### [Excerpted text]
= = = =
After they win the first meet in the series, the math team plans to celebrate at the Rosebud Café in town. Stacey calls the BSC and invites them there as well, but I’m not really sure why. But she doesn’t end up going, because her father insists on taking Stacey and her mom out for dinner elsewhere so he can tell them the got a new job. Stacey thinks her friends are mad at her for not showing up at the café, especially since they can’t make the out-of-town meet). So, she’s off her game a bit for the second round of the series. It also doesn’t help that her father has to miss it due to his new job. But after the meet she finds out no one really was mad at her and that gets settled pretty quickly. At the last meet the BSC shows up and her father makes it there just in time to see Stacey figure out the final problem and win the championship! Like there was ever any doubt?

There’s a subplot about how Stacey was supposed to be tutoring Lindsey DeWitt in math, but she no longer has time because of the Mathletes. Claudia fills in, because who better to tutor someone? Especially since no one else in the BSC could do it. She’s supposedly using Stacey’s “lesson plans,” but still. However, it turns out, Claud can’t understand Stacey’s technical explanations about subtraction any more than Lindsey, so she breaks it down a bit simpler, and makes up some silly song about it. Lindsey starts to get excited about math, and even decides to complete in the Stoneybrook Elementary School math fair. We also get to hear about other charges preparing for and attending the math fair. It’s about as exciting as it sounds.

High/Lowlights

  • As if this blog wasn’t enough evidence of my dorkiness, I will admit that for every problem they listed in the book, I stopped and tried to solve it before reading how Stacey managed to blow everyone else out of the water with her answer. They were puzzle like, kind of like these.
  • The coach of the math team holds a practice at her house. I can’t image a teacher getting away with that these days.
  • The last problem in the state championships was probably supposed to be tough and dramatic, but I thought it was the easiest one of all the examples listed.
  • Before the final meet, Stacey’s told that she‘s tied for top individual scorer in the state. I’m wondering how she can do this when she joined the team a month before the end of the season. She had originally been asked back in September and turned it down. Unless the points only started with the competitive season or something?
  • I’m not sure why Stacey’s father’s reaction to losing his job is to buy a car, get a hotel room in a place a couple hours from where he lives, and buy a lobster dinner for his ex-wife, but that’s what he does.
  • My high school actually had a math team, but it was nothing like this book. Basically we got out of class once every month or so and were bussed to a neighboring school where we took a test. Most people joined to get out of class or get extra credit. In BSC-land, the competition is much more game show like. Where kids show up and cheer for their school’s team.
  • Lindsey refers to her father and Mrs Barrett/DeWitt as “Mom and Dad,” which I find interesting. Did those kids always do that after the marriage? I only remember the Barrett kids calling Mr. DeWitt, “Franklin.”
  • The head of the math department at SMS tells Stacey that she can’t tell her what her standardized test scores are, but they were some of the highest she’s ever seen (or something). Which is hard to believe. Plus, wouldn’t Stacey know her test scores? The range if not the exact numbers? Parents get that information, at the very least.
= = = =
### [What you need to do]
- 1) According to the book recap, who fills in to tutor Lindsey DeWitt in math?
- 2) Rewrite the book recap starting at "There’s a subplot" and ending at "as it sounds.", putting "side story" in place of "subplot".
- 3) Extend the book recap with a few more lines after its last sentence.
= = = =
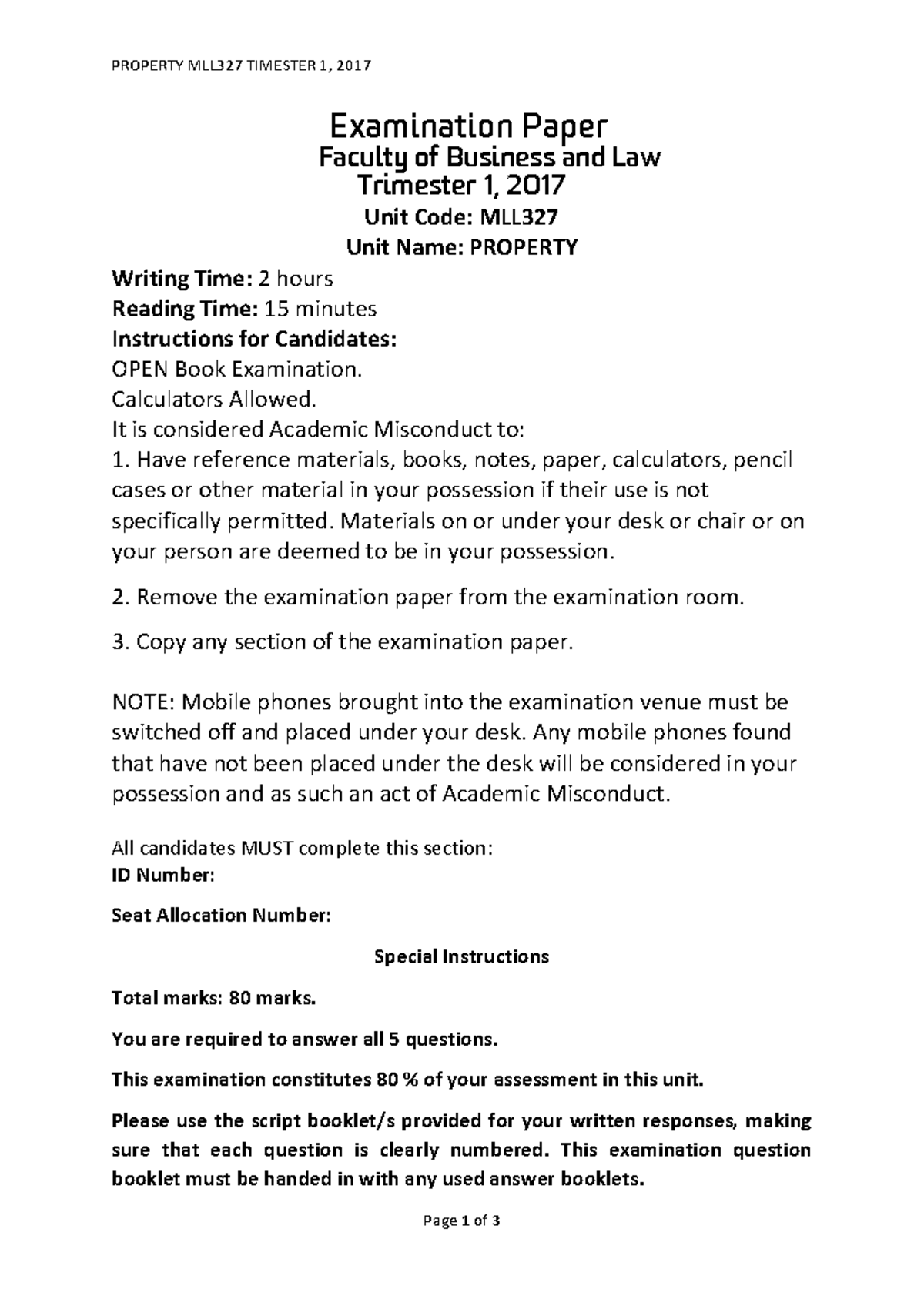 PROPERTY MLL327 TIMESTER 1, 2017

Examination Paper
Faculty of Business and Law
Trimester 1, 2017
Unit Code: MLL327
Unit Name: PROPERTY

Writing Time: 2 hours
Reading Time: 15 minutes
Instructions for Candidates:
OPEN Book Examination.
Calculators Allowed.
It is considered Academic Misconduct to:
1. Have reference materials, books, notes, paper, calculators, pencil cases or other material in your possession if their use is not specifically permitted. Materials on or under your desk or chair or on your person are deemed to be in your possession.

2. Remove the examination paper from the examination room.

3. Copy any section of the examination paper.

NOTE: Mobile phones brought into the examination venue must be switched off and placed under your desk. Any mobile phones found that have not been placed under the desk will be considered in your possession and as such an act of Academic Misconduct.

All candidates MUST complete this section:
ID Number:

Seat Allocation Number:

Special Instructions

Total marks: 80 marks.

You are required to answer all 5 questions.

This examination constitutes 80 % of your assessment in this unit.

Please use the script booklet/s provided for your written responses, making sure that each question is clearly numbered. This examination question booklet must be handed in with any used answer booklets.

Page 1 of 3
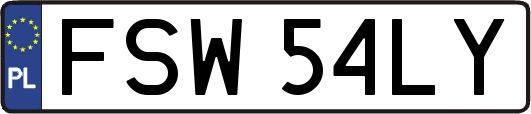 PL
FSW 54LY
= = = =
### [Responses by item number]
- 1) Claudia

- 2)
There’s a side story about how Stacey was supposed to be tutoring Lindsey DeWitt in math, but she no longer has time because of the Mathletes. Claudia fills in, because who better to tutor someone? Especially since no one else in the BSC could do it. She’s supposedly using Stacey’s “lesson plans,” but still. However, it turns out, Claud can’t understand Stacey’s technical explanations about subtraction any more than Lindsey, so she breaks it down a bit simpler, and makes up some silly song about it. Lindsey starts to get excited about math, and even decides to complete in the Stoneybrook Elementary School math fair. We also get to hear about other charges preparing for and attending the math fair. It’s about as exciting as it sounds.

- 3)
  • When they are figuring out who can fill in for Stacey tutoring, Mary Anne says she can’t because she’s still busy with Victoria. Is that the first time someone has gotten a (temporary) regular job for a new client that’s mentioned again in the next book?
  • I get Stacey wanting to go to a concert more than a math competition, but it kind of annoys me that she’s all, “oh, my dad went to a lot of trouble to get the tickets. I should go to the concert.” Just admit that you want to go.
  • Stacey’s mom tells her that she’s been to a U4Me concert before, but I’m pretty sure that was the concert where she got in trouble with the “bad girls.” Probably not the best memory.
  • Nothing dates a book more than characters having to leave messages on answer machines, and hoping the other person calls in to check messages.
  • When Mr. DeWitt hears Claudia’s tutoring Lindsay he doesn’t seem happy about it. Ha.
  • When Mr. McGill tells Stacey’s mom about losing her job, she’s all, “how could they do that to you?” But, you know she’s actually thinking, “I’ll still get alimony, right?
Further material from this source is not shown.